【電子書籍化】飼い犬(?)を愛でたところ塩対応婚約者だった騎士様が溺愛してくるようになりました。

 引き寄せた腕のせいで、少し斜めに傾いたランティスの体。
 メルシアは、めいっぱい背を伸ばして、ランティスの頬に口づけする。

 人命救助だと、言い訳できた前回と違い、今のメルシアには、これが精一杯だけれど。

「好きです。
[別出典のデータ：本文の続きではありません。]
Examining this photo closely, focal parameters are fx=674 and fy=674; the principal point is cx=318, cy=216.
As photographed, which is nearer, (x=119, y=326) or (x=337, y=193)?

でも、これからは、私もランティス様のために、もっと色々したいです」

 ランティスは、頬を押さえたまま俯く。

「…………俺はただ、メルシアがそばにいてくれるだけで、十分だ」
「欲がなさすぎます。でも、私がしたいんです!」
「そう、それならば…………。はあ。もう時間か」

 あっという間に過ぎる時間。
 目の前には、真っ白な毛並みを輝かせたラティがいる。

「……もっとランティス様のことが、知りたいです」
「ワフ」
「かわい……。ランティス様が、世界で一番好きです」

 すり寄って来たラティに、メルシアは思いっきり抱きついた。
 ランティス様と、呼ばれてもラティはもう、怒ることもなく、ただ鼻先をすり寄せてくるだけだった。